Making Salad in the St. Patrick School Garden

This week, Bon Appétit Chef Mayet Cristobal joined me at St. Patrick School in North Hollywood, California to teach the 3rd through 8th graders how to make a crisp mizuna and kale salad with tart apples, pears, oranges, and parmesan and a from-scratch lemon herb vinaigrette.

Chef Mayet featured 6 crops growing in the St. Patrick School garden – mizuna, kale, oranges, thyme, rosemary, and parsley so the kids could see how easy it is to harvest ingredients straight from the garden and make something healthy and delicious. During one demonstration, she even topped the salad with white and purple pansies growing alongside her demonstration table.

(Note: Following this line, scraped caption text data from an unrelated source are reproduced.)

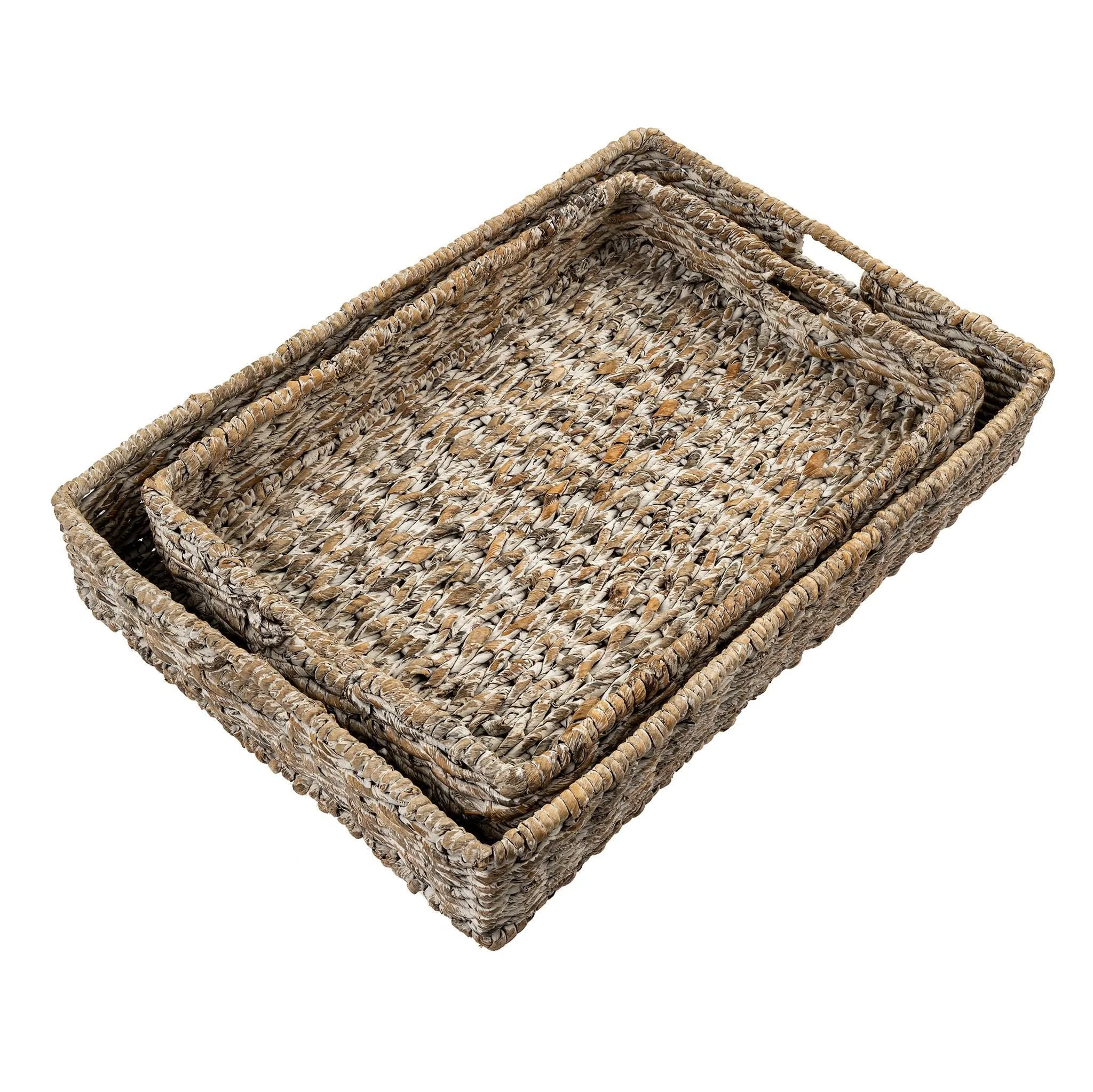 Abaca Rectangular Trays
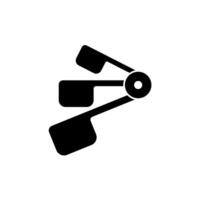 measuring spoon concept line icon. Simple element illustration. measuring spoon concept outline symbol design. vector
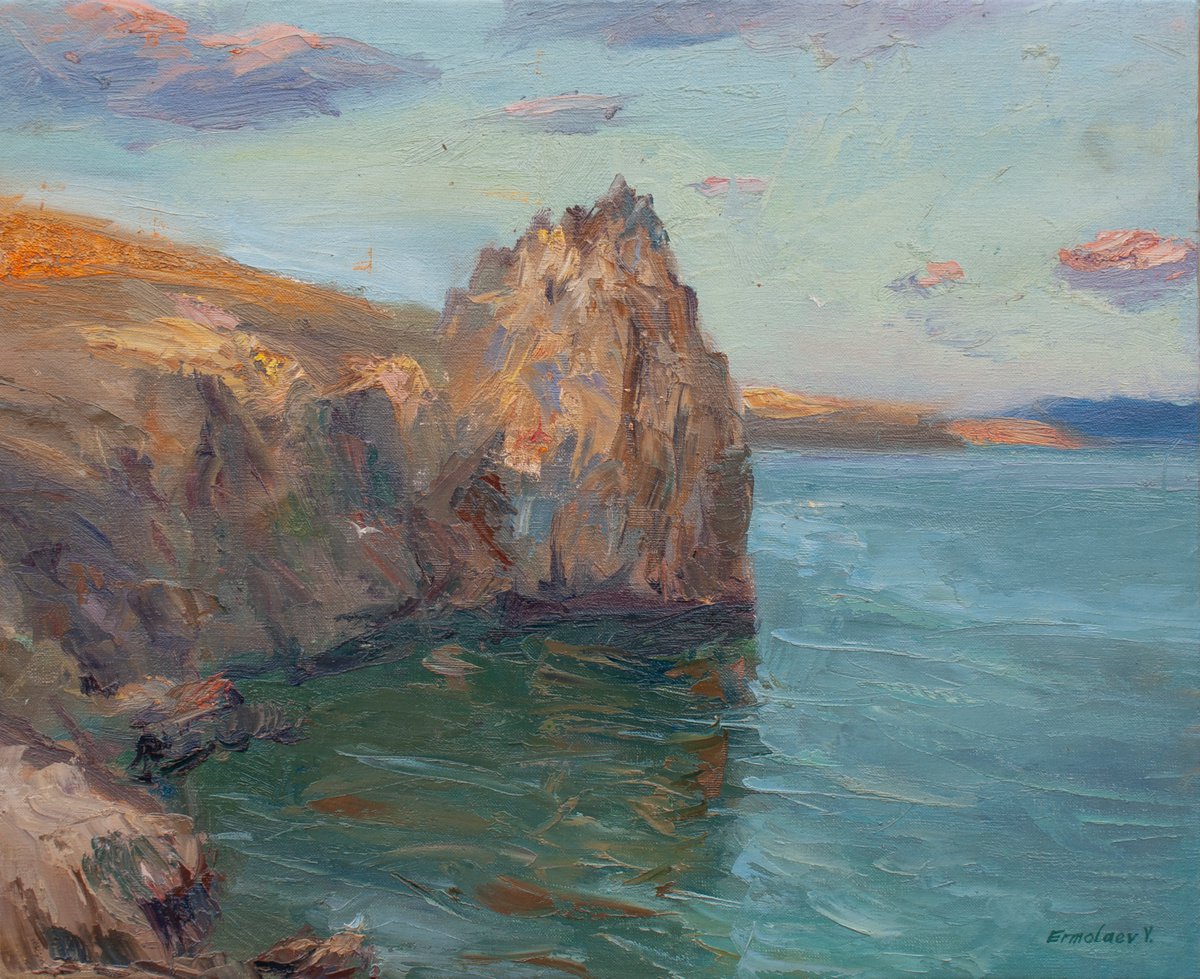 Morning on the lake by Yuri Ermolaev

Students learned about the vast variety of jobs in the food industry. Mayet shared that her trajectory began around the age of 7 or 8 cooking alongside her grandma in the Philippines. “Food is what brings people together and I’ve always loved spending time in the kitchen.” When the kids heard that Mayet had cooked for Former First Lady, Michelle Obama, they could hardly wait to taste her food.

While talking about the flavor profiles of kale and mizuna, Chef Mayet demonstrated how to pull the leaves off the stem and tear them into small pieces. “It’s easy, right?” she said encouragingly. She sliced apples and pears, segmented oranges (making sure to squeeze all the juice from any remaining fruit), tossed in parmesan cheese, and prepared vinaigrette in a mason jar so students could see all the action. “Have you ever tried to mix oil and vinegar?” she asked. The students agreed that it was nearly impossible, so Chef Mayet taught them an insider trick: using an emulsifier, like Dijon mustard, helps the oil and vinegar (or lemon juice, in our case) bind and blend together. She combined 1 part lemon juice to 3 parts olive oil and added mustard, thyme, rosemary, parsley, salt, and pepper and gave the jar a vigorous shake – voila, a homemade garden vinaigrette! For nearly all the students, this was their first time trying a from-scratch vinaigrette, rather than a dressing from a store-bought bottle.

The students devoured their plates of salads asking for seconds and thirds. In response to the deliciousness, we heard comments like:
“This is the first time I’m eating something healthy that actually tastes GOOD!”
“This is my first time eating salad.”
“Now I love kale!”
“Will you come back and teach us another recipe?”